Goal of the exercise:
Restate each entry word for word, leaving nothing out.

* * * * *

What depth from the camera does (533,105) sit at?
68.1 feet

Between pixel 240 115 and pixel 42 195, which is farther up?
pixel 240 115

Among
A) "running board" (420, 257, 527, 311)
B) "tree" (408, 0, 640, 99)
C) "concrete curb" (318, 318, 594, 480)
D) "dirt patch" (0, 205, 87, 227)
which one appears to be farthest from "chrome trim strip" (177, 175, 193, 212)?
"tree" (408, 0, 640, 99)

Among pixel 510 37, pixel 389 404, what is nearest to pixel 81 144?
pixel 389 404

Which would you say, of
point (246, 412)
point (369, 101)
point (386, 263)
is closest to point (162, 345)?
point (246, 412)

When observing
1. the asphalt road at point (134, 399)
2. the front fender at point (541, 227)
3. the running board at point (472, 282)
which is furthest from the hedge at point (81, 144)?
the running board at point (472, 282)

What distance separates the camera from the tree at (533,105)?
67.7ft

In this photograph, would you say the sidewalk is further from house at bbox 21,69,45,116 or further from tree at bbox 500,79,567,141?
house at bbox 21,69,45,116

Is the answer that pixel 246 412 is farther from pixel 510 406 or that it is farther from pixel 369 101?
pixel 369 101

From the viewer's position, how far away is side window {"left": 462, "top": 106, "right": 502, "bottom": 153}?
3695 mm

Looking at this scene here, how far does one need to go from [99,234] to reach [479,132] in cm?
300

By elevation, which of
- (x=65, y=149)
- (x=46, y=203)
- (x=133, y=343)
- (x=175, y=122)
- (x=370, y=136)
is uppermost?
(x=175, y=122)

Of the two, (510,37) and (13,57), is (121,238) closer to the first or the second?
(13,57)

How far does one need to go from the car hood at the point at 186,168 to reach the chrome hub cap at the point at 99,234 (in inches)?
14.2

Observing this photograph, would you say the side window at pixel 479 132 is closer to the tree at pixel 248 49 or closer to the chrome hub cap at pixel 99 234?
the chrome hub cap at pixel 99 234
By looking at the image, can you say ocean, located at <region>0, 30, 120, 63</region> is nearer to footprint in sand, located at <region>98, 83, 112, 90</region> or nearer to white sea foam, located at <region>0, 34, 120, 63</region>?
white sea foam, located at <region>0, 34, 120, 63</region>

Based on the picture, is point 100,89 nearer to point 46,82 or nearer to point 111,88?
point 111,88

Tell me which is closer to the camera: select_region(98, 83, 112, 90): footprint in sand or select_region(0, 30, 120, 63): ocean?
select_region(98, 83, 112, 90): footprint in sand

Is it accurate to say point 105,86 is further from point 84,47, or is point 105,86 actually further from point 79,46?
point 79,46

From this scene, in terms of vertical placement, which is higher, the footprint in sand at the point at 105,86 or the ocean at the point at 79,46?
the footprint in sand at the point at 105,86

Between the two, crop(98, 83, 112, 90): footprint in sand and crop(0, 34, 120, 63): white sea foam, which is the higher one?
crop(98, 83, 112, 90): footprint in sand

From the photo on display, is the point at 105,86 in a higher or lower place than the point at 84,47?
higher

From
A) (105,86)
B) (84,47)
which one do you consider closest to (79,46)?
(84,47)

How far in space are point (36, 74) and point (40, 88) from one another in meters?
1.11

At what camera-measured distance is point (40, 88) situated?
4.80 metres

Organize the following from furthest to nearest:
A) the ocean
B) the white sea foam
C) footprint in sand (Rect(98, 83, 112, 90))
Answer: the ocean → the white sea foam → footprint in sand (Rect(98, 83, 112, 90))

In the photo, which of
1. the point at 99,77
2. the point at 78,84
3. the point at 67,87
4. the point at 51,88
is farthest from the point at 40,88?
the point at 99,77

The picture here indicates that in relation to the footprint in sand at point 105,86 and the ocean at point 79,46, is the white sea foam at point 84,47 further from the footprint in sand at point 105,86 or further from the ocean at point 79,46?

* * * * *

The reply:
What depth from the camera does (533,105) sit at?
68.1 feet

Between pixel 240 115 and pixel 42 195, which is farther up?
pixel 240 115

Among
A) "running board" (420, 257, 527, 311)
B) "tree" (408, 0, 640, 99)
C) "concrete curb" (318, 318, 594, 480)
D) "dirt patch" (0, 205, 87, 227)
which one appears to be farthest from "chrome trim strip" (177, 175, 193, 212)?
"tree" (408, 0, 640, 99)

Among pixel 510 37, pixel 389 404, what is nearest to pixel 81 144?
pixel 389 404

Which would you say, of
point (246, 412)
point (369, 101)
point (386, 263)
is closest to point (162, 345)?
point (246, 412)

When observing
1. the asphalt road at point (134, 399)
2. the front fender at point (541, 227)
3. the running board at point (472, 282)
which is furthest from the hedge at point (81, 144)?
the running board at point (472, 282)

What distance separates the camera from the tree at (533,105)?
67.7ft

In this photograph, would you say the sidewalk is further from house at bbox 21,69,45,116 or further from tree at bbox 500,79,567,141?
house at bbox 21,69,45,116

Is the answer that pixel 246 412 is farther from pixel 510 406 or that it is farther from pixel 369 101?
pixel 369 101

From the viewer's position, how far away is side window {"left": 462, "top": 106, "right": 502, "bottom": 153}?
3695 mm

Looking at this scene here, how far does one need to go from [99,234] to reach [479,132] in cm?
300

By elevation, which of
- (x=65, y=149)
- (x=46, y=203)
- (x=133, y=343)
- (x=175, y=122)
- (x=370, y=136)
is uppermost?
(x=175, y=122)

Of the two, (510,37) and (13,57), is (121,238) closer to the first or the second?
(13,57)

How far does one need to go from the car hood at the point at 186,168 to reach the chrome hub cap at the point at 99,234 (in inches)?
14.2

Observing this photograph, would you say the side window at pixel 479 132 is closer to the tree at pixel 248 49 or closer to the chrome hub cap at pixel 99 234?
the chrome hub cap at pixel 99 234
By looking at the image, can you say ocean, located at <region>0, 30, 120, 63</region> is nearer to footprint in sand, located at <region>98, 83, 112, 90</region> or nearer to white sea foam, located at <region>0, 34, 120, 63</region>?
white sea foam, located at <region>0, 34, 120, 63</region>

Based on the picture, is point 100,89 nearer to point 46,82 or nearer to point 111,88?
point 111,88

Tell me which is closer to the camera: select_region(98, 83, 112, 90): footprint in sand or select_region(0, 30, 120, 63): ocean?
select_region(98, 83, 112, 90): footprint in sand

Is it accurate to say point 105,86 is further from point 84,47, or is point 105,86 actually further from point 79,46?
point 79,46

From this scene, in terms of vertical placement, which is higher, the footprint in sand at the point at 105,86 or the ocean at the point at 79,46?
the footprint in sand at the point at 105,86

Between the two, crop(98, 83, 112, 90): footprint in sand and crop(0, 34, 120, 63): white sea foam, which is the higher one?
crop(98, 83, 112, 90): footprint in sand

From the photo on display, is the point at 105,86 in a higher or lower place than the point at 84,47?
higher

From
A) (105,86)
B) (84,47)
which one do you consider closest to (79,46)?
(84,47)

How far in space are point (36, 74) and point (40, 88) from one another in meters?
1.11

At what camera-measured distance is point (40, 88) situated?
4.80 metres

Organize the following from furthest to nearest:
A) the ocean
B) the white sea foam
C) footprint in sand (Rect(98, 83, 112, 90))
Answer: the ocean → the white sea foam → footprint in sand (Rect(98, 83, 112, 90))

In the photo, which of
1. the point at 99,77
2. the point at 78,84
3. the point at 67,87
4. the point at 51,88
is farthest from the point at 40,88?
the point at 99,77

The picture here indicates that in relation to the footprint in sand at point 105,86 and the ocean at point 79,46, is the white sea foam at point 84,47 further from the footprint in sand at point 105,86 or further from the ocean at point 79,46?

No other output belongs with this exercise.